• [Supplied passage]
'''

Krishnamoorthy, J.@mdashPetitioner is a company registered under the Companies Act, 1956, having its registered office at Eddypuram, Chalakudy, in Trichur District. It is engaged in the business of manufacture of eddy current clutches and motors. Petitioner-company owns and maintains two factories, one at Chalakudy in Kerala and the other at Coimbatore in the State of Tamil Nadu. The factory at Chalakudy was established in the year 1974 and the factory at Coimbatore was established in 1979. According to the petitioner, these two factories are established and registered separately and independently under the Factories Act and they are having separate registration and licences under the Central Excise Act and the Sales Tax Acts of the respective States. Separate accounts are maintained in regard to the factories and balance-sheets are also prepared separately. The installed capacity of the Chalakudy factory is 500 HP and that of the Coimbatore factory is only 32.35 HP. The employees of the two factories are not mutually transferable. The factory at Coimbatore is having only 16 employees.
2. The Employees'' Provident Funds and Miscellaneous Provisions Act, 1952 (hereinafter referred to as "the Provident Funds Act'') was made applicable to the factory at Chalakudy with effect from December 31, 1976, u/s 1(3)(a) of the said Act. It is applicable only to the factory owned by the petitioner and not to the petitioner-company as such. The petitioner-company was informed by the Regional Provident Fund Commissioner, in July, 1980, that the factory at Coimbatore is a branch unit of the company and is liable to pay provident fund contribution under the Provident Funds Act, by virtue of Section 2A of the said Act; copy of that letter is produced as Exhibit P-3. To Exhibit P-3 the petitioner submitted a detailed objection evidenced by Exhibit P-4, dated July 26, 1980. By his order dated August 20, 1982, produced as Exhibit P-5, the Regional Provident Fund Commissioner (first respondent) rejected the objections of the petitioner and directed the petitioner to implement the provisions of the Act and the Scheme in respect of the Coimbatore factory with effect from the date of starting of the factory.
3. Aggrieved by the said order the petitioner filed a representation before the second respondent u/s 19A of the Provident Funds Act; the representation is produced as Exhibit P-6. The second respondent confirmed the order of the 1st respondent by Exhibit P-7 order dated November 17, 1982, holding that the Coimbatore factory is only a branch of the Chalakudy establishment and that the petitioner is liable to contribute to the Fund in respect of both the factories.

'''

• [Dataset content]
'''

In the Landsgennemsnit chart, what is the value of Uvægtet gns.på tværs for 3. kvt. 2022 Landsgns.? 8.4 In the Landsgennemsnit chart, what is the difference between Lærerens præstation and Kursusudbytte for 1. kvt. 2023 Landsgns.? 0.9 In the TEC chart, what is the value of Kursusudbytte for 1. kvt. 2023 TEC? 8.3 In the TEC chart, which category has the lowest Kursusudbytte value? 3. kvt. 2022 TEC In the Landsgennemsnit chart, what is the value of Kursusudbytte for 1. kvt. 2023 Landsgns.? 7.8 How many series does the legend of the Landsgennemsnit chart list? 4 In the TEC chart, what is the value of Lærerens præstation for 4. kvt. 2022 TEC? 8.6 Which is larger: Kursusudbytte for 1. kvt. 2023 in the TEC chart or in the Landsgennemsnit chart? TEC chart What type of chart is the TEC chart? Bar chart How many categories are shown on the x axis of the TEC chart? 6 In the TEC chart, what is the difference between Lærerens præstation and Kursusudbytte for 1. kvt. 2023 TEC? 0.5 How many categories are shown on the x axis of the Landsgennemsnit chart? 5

'''
'''

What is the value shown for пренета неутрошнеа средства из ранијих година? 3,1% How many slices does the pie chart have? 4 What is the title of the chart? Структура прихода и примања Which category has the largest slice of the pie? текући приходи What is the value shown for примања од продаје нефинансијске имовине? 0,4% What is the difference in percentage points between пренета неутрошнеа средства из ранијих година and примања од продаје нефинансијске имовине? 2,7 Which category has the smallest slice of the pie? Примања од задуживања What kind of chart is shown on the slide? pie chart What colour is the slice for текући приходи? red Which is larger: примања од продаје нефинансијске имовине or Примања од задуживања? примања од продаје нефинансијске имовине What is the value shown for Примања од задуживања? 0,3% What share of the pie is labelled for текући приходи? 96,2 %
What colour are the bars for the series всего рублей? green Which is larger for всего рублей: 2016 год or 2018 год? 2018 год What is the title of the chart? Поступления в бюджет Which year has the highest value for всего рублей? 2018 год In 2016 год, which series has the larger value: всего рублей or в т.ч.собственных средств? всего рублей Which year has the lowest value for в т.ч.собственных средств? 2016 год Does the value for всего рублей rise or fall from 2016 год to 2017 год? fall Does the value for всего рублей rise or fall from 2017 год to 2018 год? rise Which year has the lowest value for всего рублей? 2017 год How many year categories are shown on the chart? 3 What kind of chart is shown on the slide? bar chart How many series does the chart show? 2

'''

• [Required tasks]
**A)** According to the court passage, on what basis did the Regional Provident Fund Commissioner inform the petitioner-company in July 1980 that the Coimbatore factory was liable to pay provident fund contribution? Answer in one to three sentences.
**B)** Output everything in the court passage from "3. Aggrieved by" down to "both the factories.".
The entries above have no connection to the court passage.

• [Solution list]
**A)** The Commissioner stated that the Coimbatore factory was a branch unit of the company. On that basis, it was liable to pay provident fund contribution under the Provident Funds Act by virtue of Section 2A of that Act.

**B)**
3. Aggrieved by the said order the petitioner filed a representation before the second respondent u/s 19A of the Provident Funds Act; the representation is produced as Exhibit P-6. The second respondent confirmed the order of the 1st respondent by Exhibit P-7 order dated November 17, 1982, holding that the Coimbatore factory is only a branch of the Chalakudy establishment and that the petitioner is liable to contribute to the Fund in respect of both the factories.